The stock market hands these opportunities to investors all the time. Every decade sees several new restaurant and retail brands emerge that have the potential for wealth-building gains. For example, $10,000 invested in Lululemon Athletica in 2010 would be worth $92,000 today. The same amount invested in Chipotle Mexican Grill in the same year would be worth $152,000.

Here are two stocks that Lynch might love today and could rapidly expand your portfolio in the decades to come.

1. Cava Group

Cava Group (CAVA 1.29%) is a fast-growing chain of Mediterranean-style restaurants that is showing it just might follow in the footsteps of Chipotle and other successful restaurant stocks that have come before it.

Over the past year, Cava shares have significantly outpaced the S&P 500, rocketing 126%. Consumer spending has been a little soft of late, which is reflected in Cava's relatively soft same-restaurant sales (comps) growth of 2.3% in the first quarter. But comps have increased 30.7% on a two-year basis, showing this new restaurant concept is resonating.

Cava is succeeding by using concepts similar to Chipotle's, including fresh food delivered with speed and efficiency. The company is starting to use artificial intelligence (AI) to improve order accuracy and boost service speed, which indicates room for improvement in financial performance.

The chain's growth so far is pointing to a huge opportunity. There were 323 Cava restaurants open through the first quarter, and management is targeting 1,000 by 2032. That would triple its annual revenue over the next decade, not counting added growth from customer traffic at existing stores.

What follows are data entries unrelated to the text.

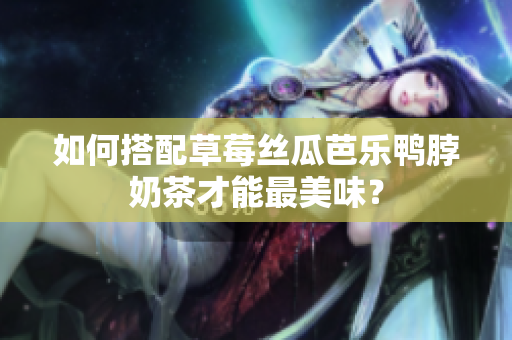 如何搭配草莓丝瓜芭乐鸭脖奶茶才能最美味？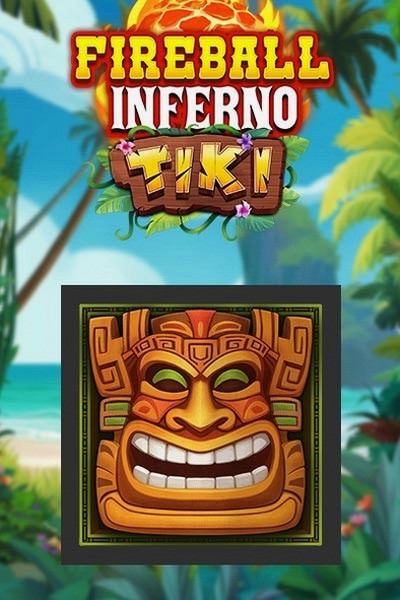 Fireball Inferno Tiki slot at Betrepublic Casino
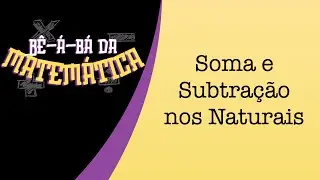 Aula 03 - Soma e Subtração nos Naturais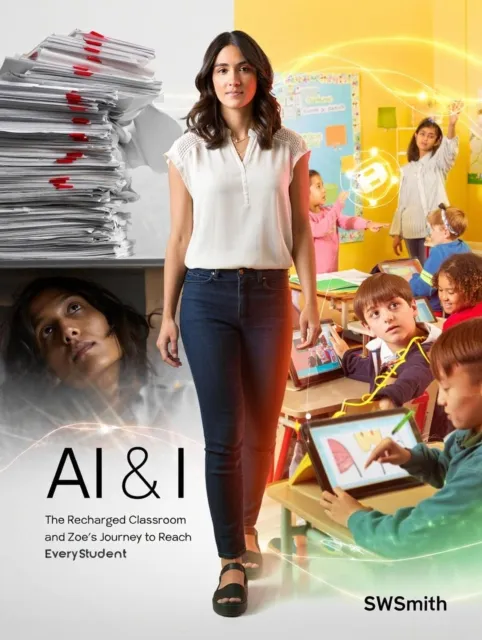 AI & I: The Recharged Classroom and Zoe's Journey to Reach Every Student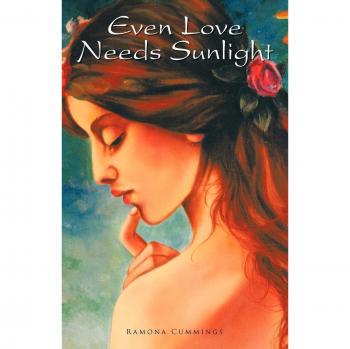 Even Love Needs Sunlight: A Heartfelt Novel in Paperback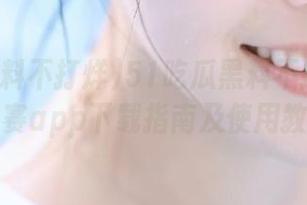 51吃瓜黑料不打烊今日大赛app下载指南及使用教程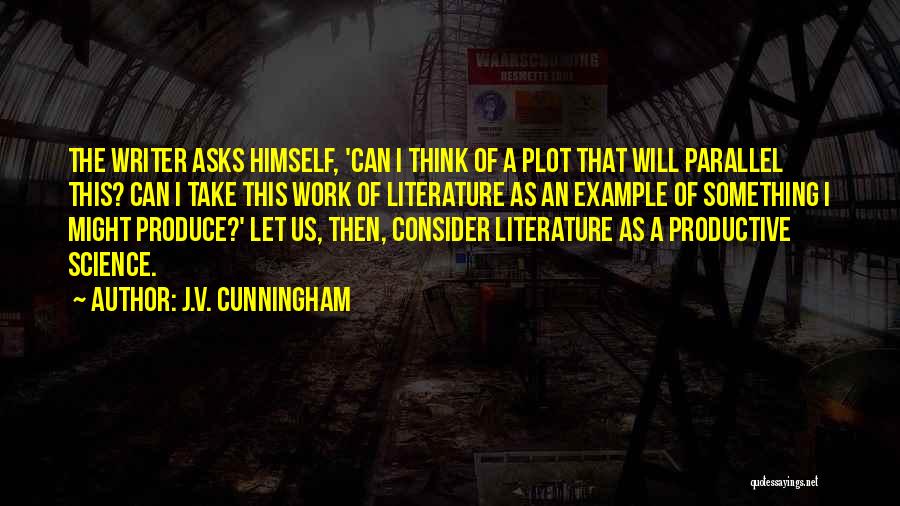 J.V. Cunningham Quotes: The Writer Asks Himself, 'can I Think Of A Plot That Will Parallel This? Can I Take This Work Of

What's exciting about the opportunity is that a chain of 1,000 restaurants is still quite small relative to industry-leading restaurant brands. If Cava eventually opens 3,500 stores, like Chipotle has, the stock could deliver exceptional returns.

2. Dutch Bros

Dutch Bros (BROS -1.66%) is another rapidly growing chain with a small footprint of stores, or "shops" as the company calls them, and more than half of the U.S. to expand into from here. Its menu features a range of specialty beverages, such as coffees, lemonade, shakes, and smoothies, and it is winning over customers with a well-trained, friendly staff.

The stock has underperformed the broader market since the initial public offering a few years ago, but over the last year, it has outperformed the market thanks to continued growth in the business.

In the first quarter, the company reported a 39% year-over-year increase in revenue, driven by a 10% rise in comps and new shop openings. Management still expects full-year comps growth to remain in the low single digits, which shows that Dutch Bros is not immune to weak consumer spending. But over the long term, investors should expect the company to profitably expand into a nationwide beverage chain.

Small restaurants can get into trouble financially by expanding too fast and burning too much cash, but Dutch Bros has operated just above breakeven over the past year, and its quarterly profit is even starting to grow. It clearly has a management team that is carefully guiding the growth of the business, which is great.

A fast-growing chain that is reporting a profit, even if it's a relatively small profit margin, will support higher share prices as the company continues to expand. Dutch Bros has a long runway ahead of it with 876 locations in only 17 states. Growth investors should earn wealth-building returns over the next few decades as the company targets over 4,000 shops.